At Least 17 Dead After Rockets Hit a Refugee Convoy in East Ukraine

At Least 17 Dead After Rockets Hit a Refugee Convoy in East Ukraine

At least 17 people died after rocket fire hit a convoy with refugees from Luhansk. Women and children were among the victims. Military spokesman Andriy Lysenko said the death toll could be higher once the recovery is finished.

Kiev claims the pro-Russian forces targeted the convoy even though the buses waved white flags. The military released this video with survivors explaining exactly what happened.

“The terrorists committed a bloody crime at 9:40 this morning. Near Luhansk, on the road between Khryashchuvate and Novosvitlivka, the mercenaries used Grad systems and grenade-launchers imported from Russia to shoot at a column of civilians attempting to leave the combat zone,” said Lysenko. “Many people died, including women and children. The number of casualties is currently being determined.”

Pro-Russians denied the attack happened, but then Donetsk People’s Republic prime minister Andrei Purgin suggested Kiev attacked the buses.

“The Ukrainians themselves have bombed the road constantly with airplanes and Grads. It seems they’ve now killed more civilians like they’ve been doing for months now. We don’t have the ability to send Grads into that territory,” he claimed.

Ukraine’s other military spokesman Anatoly Proshin appeared on Ukraine television to describe what the passengers endured.

“A powerful artillery strike hit a refugee convoy near the area of Khryashchuvatye and Novosvitlivka,” he said. “The force of the blow on the convoy was so strong that people were burned alive in the vehicles – they weren’t able to get themselves out.”

Unfortunately, the tragedy did not stop constant shelling and fighting between the two sides, which dampens attempts to recover the dead and wounded. On Monday, officials recovered fifteen bodies, but fighting frequently interrupted the search. Searches continued Tuesday evening, which led to two more victims.

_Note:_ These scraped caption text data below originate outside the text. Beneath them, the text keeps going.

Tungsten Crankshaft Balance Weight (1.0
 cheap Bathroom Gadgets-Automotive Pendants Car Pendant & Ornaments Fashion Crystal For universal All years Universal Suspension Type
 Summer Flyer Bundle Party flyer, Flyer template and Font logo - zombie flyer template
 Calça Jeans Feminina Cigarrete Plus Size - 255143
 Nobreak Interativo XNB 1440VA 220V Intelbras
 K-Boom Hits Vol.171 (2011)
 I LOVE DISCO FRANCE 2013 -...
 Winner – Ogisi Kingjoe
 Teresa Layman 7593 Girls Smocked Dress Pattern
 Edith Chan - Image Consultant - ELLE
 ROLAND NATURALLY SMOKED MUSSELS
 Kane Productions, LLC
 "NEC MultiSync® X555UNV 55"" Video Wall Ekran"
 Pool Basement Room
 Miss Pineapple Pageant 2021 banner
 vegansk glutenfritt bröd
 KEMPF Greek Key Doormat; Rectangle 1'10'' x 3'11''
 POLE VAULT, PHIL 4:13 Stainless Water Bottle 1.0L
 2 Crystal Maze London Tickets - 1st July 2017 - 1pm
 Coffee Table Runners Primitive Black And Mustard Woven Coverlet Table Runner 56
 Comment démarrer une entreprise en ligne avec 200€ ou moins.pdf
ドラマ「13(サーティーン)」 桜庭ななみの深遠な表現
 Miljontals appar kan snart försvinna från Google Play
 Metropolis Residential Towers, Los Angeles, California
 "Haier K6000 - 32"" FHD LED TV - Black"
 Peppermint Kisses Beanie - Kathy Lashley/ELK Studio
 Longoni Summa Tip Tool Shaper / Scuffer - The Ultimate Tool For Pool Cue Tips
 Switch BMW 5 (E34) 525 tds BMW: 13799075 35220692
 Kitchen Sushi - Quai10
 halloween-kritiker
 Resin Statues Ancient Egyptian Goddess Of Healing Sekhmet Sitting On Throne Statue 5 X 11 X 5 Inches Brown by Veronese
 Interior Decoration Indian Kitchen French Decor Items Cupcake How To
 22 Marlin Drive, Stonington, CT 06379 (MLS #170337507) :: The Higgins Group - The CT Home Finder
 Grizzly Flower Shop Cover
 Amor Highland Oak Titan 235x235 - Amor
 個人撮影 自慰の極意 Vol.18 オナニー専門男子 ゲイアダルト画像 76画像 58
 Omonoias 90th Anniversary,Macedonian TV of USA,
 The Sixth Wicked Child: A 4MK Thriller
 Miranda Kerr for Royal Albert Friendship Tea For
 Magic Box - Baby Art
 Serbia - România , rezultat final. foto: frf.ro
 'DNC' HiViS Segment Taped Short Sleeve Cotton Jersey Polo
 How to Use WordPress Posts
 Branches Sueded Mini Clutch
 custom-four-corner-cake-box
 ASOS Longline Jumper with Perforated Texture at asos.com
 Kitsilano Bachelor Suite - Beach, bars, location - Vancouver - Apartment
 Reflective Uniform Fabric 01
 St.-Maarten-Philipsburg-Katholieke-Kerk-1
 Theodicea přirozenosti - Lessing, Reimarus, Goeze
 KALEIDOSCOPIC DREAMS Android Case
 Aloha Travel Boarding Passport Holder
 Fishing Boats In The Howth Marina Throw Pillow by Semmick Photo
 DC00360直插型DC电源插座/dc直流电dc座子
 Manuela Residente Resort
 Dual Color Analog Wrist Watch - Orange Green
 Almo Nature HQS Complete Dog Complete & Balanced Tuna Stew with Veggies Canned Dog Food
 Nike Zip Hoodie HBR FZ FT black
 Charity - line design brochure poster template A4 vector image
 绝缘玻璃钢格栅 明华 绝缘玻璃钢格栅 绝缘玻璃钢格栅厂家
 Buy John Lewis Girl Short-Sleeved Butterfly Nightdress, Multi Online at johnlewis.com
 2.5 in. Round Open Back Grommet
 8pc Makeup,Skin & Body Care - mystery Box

Luhansk and Donetsk are the last two cities held by the pro-Russian forces. Kiev moved in troops to the east in an effort to retake the region that separated in February after Parliament ousted pro-Russian President Viktor Yanukovych. Since mid-April, fights killed at least 2,119, including 20 children, and wounded 5,043. Before the war, Donetsk boasted a population of over a million people. There are fewer than 600,000 people left in the city.